▶ _Selected extract_
[Start of Attachment]

Then there’s the escalating mental health crisis as a result of living through genocide, watching your friends and family be murdered, experiencing starvation and health crises, and living in escalated and chronic fear. Lena told me the story of a young girl who, before the genocide, was happy and healthy. Now she has had both her legs amputated (and one leg received two amputations) and, as, result, is experiencing psychosis, scratching and biting herself, and saying nothing other than she wants to die (another post on mental health in Gaza forthcoming).
It’s important to stress: Israel, in addition to having murdered close to a million people and actively starving over two million people, is also bombing hospitals, blocking medications from entering Gaza, prohibiting field hospitals and international medical teams from entering Gaza, and restricting how and who can get access to emergency medical evacuations (there will be another post forthcoming on how evacuations do and do not work).
As I write this, the question I keep asking myself is - what care and support do I need to stay alive? What care and support do the people I love need in order to stay alive? What medications keep me and my community healthy and functioning? What medical support help me and my community live with cancer, chronic injury and disease, infection? What if all of this was taken away? And in the midst of that deprivation, my community was also under constant genocidal attack? Beyond the absolute horrors of genocide that result in grave and life threatening injury, most people in Gaza do not have access to any of the health care they need to survive. Menstruating people do not have access to period care. Cancer patients are not receiving treatment. Kidney patients don’t have access to dialysis. Sepsis and heart attacks are an increasingly common. Nursing parents suffering from malnutrition do not have access to baby formula. And people who are injured or ill but marked “stable” are dying a slow death, as they do not have access to the care and materials they need to stay alive.

[End of Attachment]

▶ _Provided records_
[Start of Attachment]

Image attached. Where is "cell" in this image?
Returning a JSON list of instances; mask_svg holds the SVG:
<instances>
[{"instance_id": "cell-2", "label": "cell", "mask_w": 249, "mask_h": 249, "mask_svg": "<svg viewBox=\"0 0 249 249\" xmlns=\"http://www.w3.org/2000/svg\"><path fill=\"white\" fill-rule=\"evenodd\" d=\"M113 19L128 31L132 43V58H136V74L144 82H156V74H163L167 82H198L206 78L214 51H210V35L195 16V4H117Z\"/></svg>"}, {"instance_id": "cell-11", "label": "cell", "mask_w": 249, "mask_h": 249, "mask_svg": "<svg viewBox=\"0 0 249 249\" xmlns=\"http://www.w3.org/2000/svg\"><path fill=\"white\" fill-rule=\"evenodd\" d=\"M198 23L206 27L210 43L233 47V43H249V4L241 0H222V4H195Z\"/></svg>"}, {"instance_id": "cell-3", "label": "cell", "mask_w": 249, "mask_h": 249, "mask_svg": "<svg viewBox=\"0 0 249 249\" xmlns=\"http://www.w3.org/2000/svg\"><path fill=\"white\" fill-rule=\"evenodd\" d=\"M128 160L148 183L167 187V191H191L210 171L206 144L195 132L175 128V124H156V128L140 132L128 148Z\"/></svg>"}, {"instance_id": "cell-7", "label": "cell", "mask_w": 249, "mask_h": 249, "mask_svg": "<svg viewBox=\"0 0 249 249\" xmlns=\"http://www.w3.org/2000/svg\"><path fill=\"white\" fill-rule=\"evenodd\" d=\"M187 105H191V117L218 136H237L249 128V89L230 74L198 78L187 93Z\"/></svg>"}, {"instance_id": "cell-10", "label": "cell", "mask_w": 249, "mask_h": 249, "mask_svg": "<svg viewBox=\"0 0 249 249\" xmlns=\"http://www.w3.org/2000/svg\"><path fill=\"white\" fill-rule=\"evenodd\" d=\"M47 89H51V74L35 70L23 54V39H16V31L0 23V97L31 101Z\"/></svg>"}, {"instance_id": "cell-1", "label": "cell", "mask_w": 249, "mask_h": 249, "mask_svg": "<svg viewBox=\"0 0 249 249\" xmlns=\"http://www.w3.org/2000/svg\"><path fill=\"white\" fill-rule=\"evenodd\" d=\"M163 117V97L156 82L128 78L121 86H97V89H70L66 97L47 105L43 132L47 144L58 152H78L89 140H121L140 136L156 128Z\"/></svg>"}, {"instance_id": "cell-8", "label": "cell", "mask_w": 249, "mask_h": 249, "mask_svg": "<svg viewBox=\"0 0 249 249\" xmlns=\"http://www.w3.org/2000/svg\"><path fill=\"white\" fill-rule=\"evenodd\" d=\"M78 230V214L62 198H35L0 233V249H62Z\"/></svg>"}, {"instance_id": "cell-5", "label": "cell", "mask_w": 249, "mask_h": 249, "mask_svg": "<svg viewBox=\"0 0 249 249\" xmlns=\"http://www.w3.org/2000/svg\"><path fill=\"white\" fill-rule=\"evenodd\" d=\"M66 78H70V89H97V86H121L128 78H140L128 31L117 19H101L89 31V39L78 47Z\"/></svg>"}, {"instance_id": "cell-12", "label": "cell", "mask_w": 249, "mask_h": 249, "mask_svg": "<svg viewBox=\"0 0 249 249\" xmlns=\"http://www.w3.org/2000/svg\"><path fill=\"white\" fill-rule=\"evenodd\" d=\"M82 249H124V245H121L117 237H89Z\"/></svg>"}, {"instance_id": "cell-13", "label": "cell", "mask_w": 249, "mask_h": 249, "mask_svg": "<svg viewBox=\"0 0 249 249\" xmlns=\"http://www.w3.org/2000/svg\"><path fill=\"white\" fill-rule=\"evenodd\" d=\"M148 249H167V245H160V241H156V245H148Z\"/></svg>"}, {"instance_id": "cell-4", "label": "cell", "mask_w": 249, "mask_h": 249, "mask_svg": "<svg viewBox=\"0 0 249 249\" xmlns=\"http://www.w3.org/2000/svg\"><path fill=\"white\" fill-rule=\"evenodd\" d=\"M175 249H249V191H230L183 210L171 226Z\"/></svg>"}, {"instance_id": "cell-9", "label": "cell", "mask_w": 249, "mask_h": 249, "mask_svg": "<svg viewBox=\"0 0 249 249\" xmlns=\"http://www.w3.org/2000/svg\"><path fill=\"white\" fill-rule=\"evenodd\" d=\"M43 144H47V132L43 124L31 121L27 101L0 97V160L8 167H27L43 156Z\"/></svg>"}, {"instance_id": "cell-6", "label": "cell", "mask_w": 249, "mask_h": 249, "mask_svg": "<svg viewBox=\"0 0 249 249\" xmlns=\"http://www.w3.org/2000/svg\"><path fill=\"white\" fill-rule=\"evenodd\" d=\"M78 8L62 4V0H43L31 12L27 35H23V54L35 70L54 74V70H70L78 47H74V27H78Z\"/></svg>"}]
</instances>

[End of Attachment]

▶ _Assigned task A_
In the passage on health care in Gaza, what do kidney patients lack access to?
▶ _Assigned task B_
Carry on the passage on health care in Gaza, picking up after its last sentence.
The entries are separate material from the passage on health care in Gaza.

▶ _Answer A_
Dialysis.

▶ _Answer B_
The Sameer Project is doing a lot of work in the face of this overwhelming horror - they are involved with initiatives that help with wound care programs and help get doctors into circulation at tent encampments, as well as regular medical programs that are necessary for everyday life beyond immediate crisis. I’ll be sharing their stories and the stories they have been collecting here. Again, they will be hard to read. Please read them and circulate them. We cannot look away.
Thank you so much for sharing your friend's post here!
PS This is EXACTLY what Sivvie would have done.